Beer Tax Would Have Local Impact [AUDIO]
ST. CLOUD -- With just one week left in the legislative session, lawmakers in St. Paul are hammering out the final details of a budget for the next two years. One possibility still on the table is an increase of taxes on alcohol in the state.
Talks of a possible tax increase is raising major concerns from industry officials. If included in the final package, the excise tax on a 31-gallon barrel of beer would jump from $4.60 to $27.75 - an increase of 600%.
Nick Barth is the food and beverage director at D.B. Searles in St. Cloud. He says consumers will notice a spike in their tab the next time they visit a bar.
The tax increase will also be applied to other alcoholic beverages such as wine, cider and low-alcohol dairy cocktails. Barth says this will make it more appealing to buy alcohol from neighboring states that have significantly lower costs.
According to Hospitality Minnesota, if approved, Minnesota would have the highest excise alcohol tax in the five-state region. The next closest state would be South Dakota with a tax rate of $8.50.
The impact will likely be felt at the local brewing level. Doug DeGeest is the general manager - vice president of Third Street Brewhouse in Cold Spring. He says this jump will take a heavy toll on alcoholic consumption in Minnesota.
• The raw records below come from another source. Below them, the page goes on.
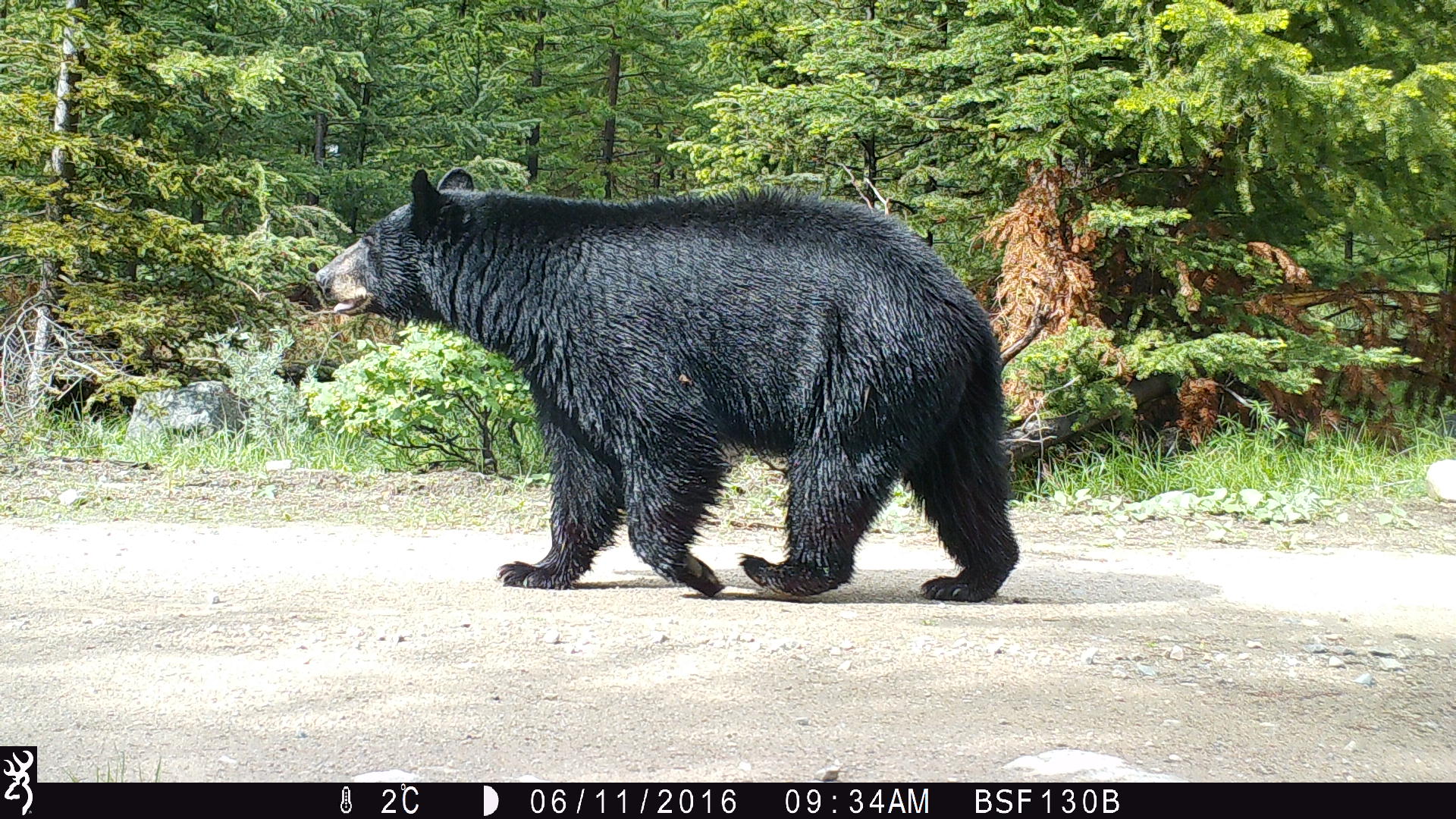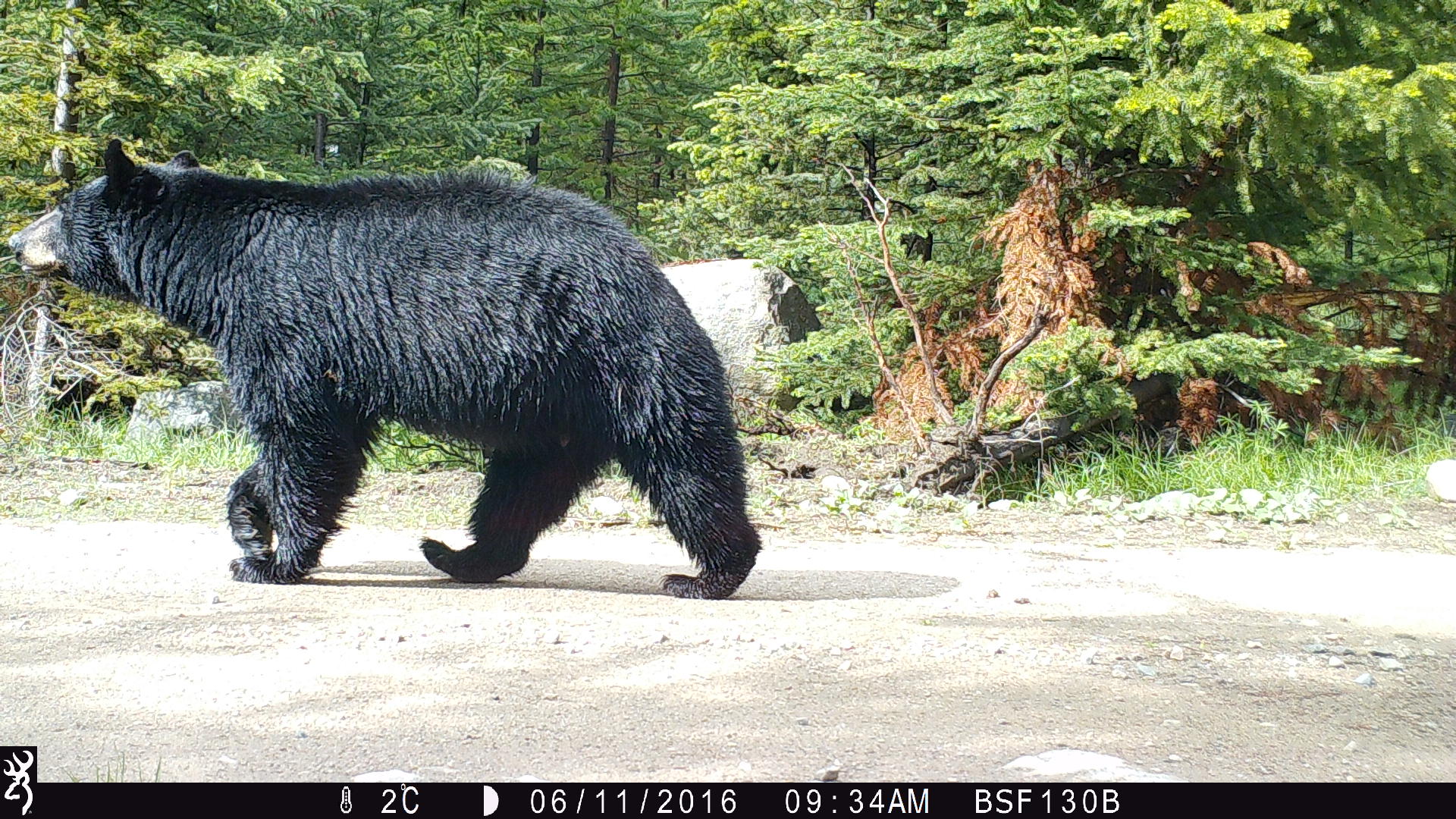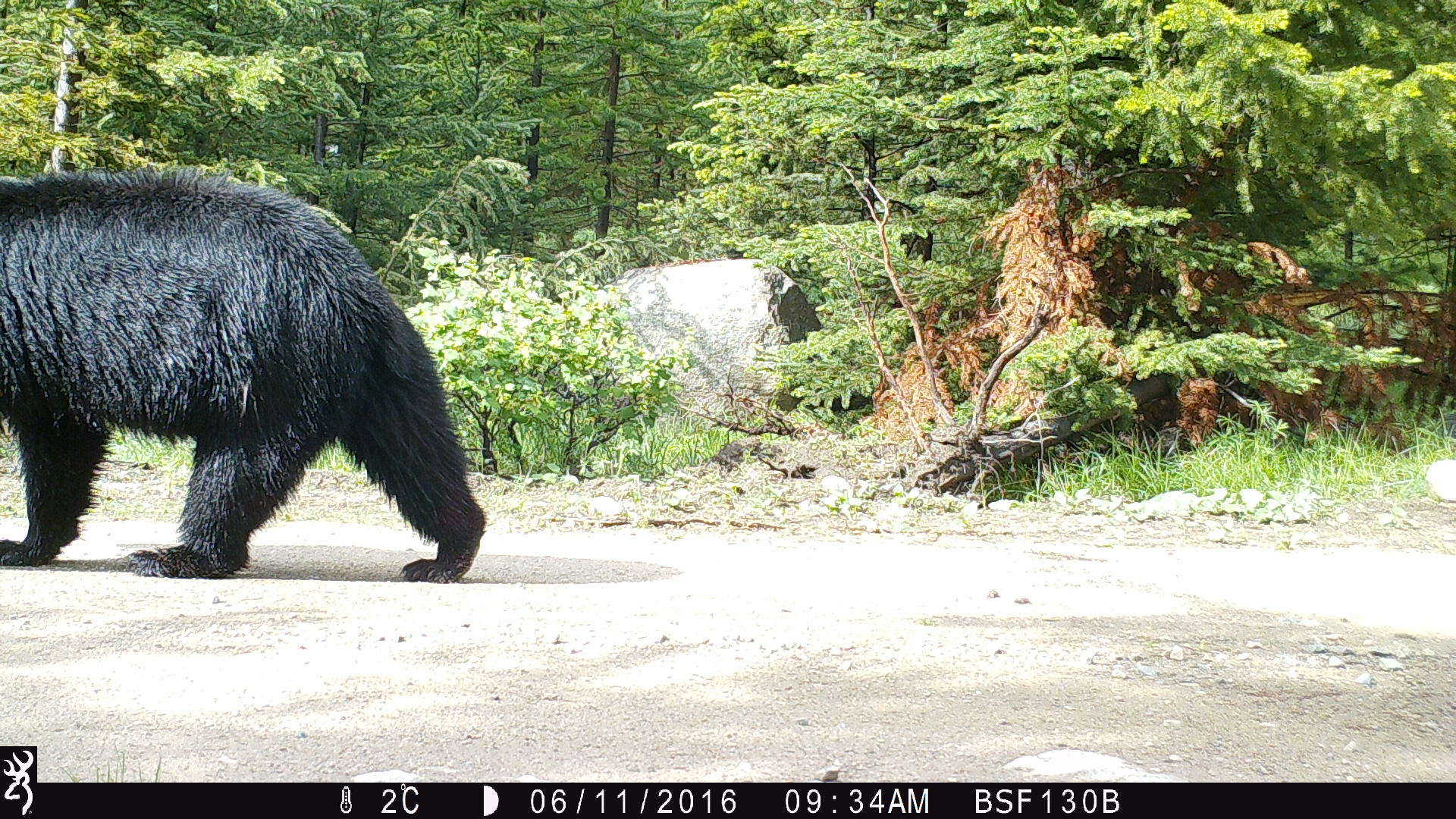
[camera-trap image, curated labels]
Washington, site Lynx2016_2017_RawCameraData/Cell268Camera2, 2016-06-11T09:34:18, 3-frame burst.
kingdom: Animalia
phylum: Chordata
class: Mammalia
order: Carnivora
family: Ursidae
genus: Ursus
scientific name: Ursus americanus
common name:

DeGeest expects a bump in the price of a craft beer from anywhere between .55 cents to over a dollar.
Authors of the bill say the new revenue would go to counties for alcohol addiction services. However, Barth is questioning the decision to make the new revenue flow available to the general fund.
Research by the Minnesota House shows that taxes on alcoholic beverages tend to be regressive - meaning the poorest Minnesotans would be hit the hardest by an increase.
DFL leaders met with Governor Dayton over the weekend to work on compromise bills. The alcohol excise tax was last raised in 1987.